Project Healing Waters rehabilitates wounded veterans
May 27, 2016
With American service members seeing combat around the world, the rhetoric of helping wounded veterans returning from service has increased in the past few years.
Many of these veterans return with physical wounds, while others return with deep emotional wounds. There are those who have both.
While it’s important to start a discourse, it’s more important to take action.
Project Healing Waters Fly Fishing, a national nonprofit, is "dedicated to the physical and emotional rehabilitation of disabled active military service personnel and disabled veterans through fly fishing and associated activities including education and outings," according to its mission statement.
The High Country Fly Fishers — the Park City Branch of Trout Unlimited — sponsors a Utah-based Project Healing Waters Fly Fishing program at the Veterans Administration Hospital in Salt Lake City, said Michael Leigh, the program lead.

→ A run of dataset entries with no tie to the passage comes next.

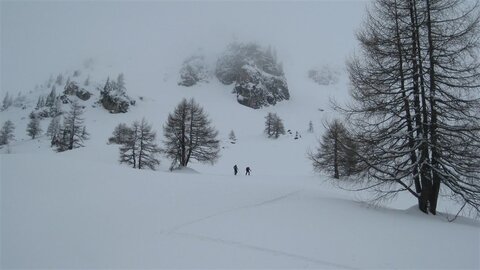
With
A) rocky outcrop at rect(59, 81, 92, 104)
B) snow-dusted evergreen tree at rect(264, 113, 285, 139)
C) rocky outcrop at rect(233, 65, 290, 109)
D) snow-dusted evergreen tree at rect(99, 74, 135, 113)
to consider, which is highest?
rocky outcrop at rect(233, 65, 290, 109)

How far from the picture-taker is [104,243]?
610 centimetres

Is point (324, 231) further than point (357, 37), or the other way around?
point (357, 37)

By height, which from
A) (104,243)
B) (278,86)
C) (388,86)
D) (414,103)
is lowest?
(104,243)

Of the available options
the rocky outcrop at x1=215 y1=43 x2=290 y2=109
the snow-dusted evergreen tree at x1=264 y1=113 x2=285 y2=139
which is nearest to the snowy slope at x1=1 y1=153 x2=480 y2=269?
the snow-dusted evergreen tree at x1=264 y1=113 x2=285 y2=139

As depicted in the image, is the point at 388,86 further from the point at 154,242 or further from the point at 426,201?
the point at 154,242

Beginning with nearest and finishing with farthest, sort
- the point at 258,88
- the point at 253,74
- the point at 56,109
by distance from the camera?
the point at 56,109 < the point at 258,88 < the point at 253,74

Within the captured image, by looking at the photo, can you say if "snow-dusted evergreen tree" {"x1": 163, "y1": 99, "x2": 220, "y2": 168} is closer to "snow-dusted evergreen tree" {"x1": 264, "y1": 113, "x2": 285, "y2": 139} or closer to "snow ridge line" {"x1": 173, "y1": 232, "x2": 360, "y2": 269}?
"snow ridge line" {"x1": 173, "y1": 232, "x2": 360, "y2": 269}

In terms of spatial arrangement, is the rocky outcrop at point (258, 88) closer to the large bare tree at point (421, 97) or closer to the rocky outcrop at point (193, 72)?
the rocky outcrop at point (193, 72)

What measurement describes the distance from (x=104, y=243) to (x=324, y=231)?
550 centimetres

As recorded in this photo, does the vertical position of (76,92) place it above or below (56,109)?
above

"We have an agreement to provide volunteers and support the program, and have been doing this since 2011," Leigh said during an interview with The Park Record. "We meet twice a week, Thursday nights and Friday afternoons, and we teach fly tying and fly casting and also go fishing. We do two big trips and some little ones throughout the year."

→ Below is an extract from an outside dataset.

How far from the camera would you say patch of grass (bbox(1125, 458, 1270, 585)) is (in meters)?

Recommended Stories For You
Last Friday, May 27, the High Country Fly Fishers took a big trip with nearly 30 veterans during a Project Healing Waters outing in the Wasatch Back.
"The veterans met at the VA Hospital in Salt Lake City and got on busses and headed out, while the volunteers and guides met up here in Park City and met them at the fishing spot," Leigh said. "We had volunteers that came from as far as Eden and Ogden and as close as Park City, Heber and Salt Lake City."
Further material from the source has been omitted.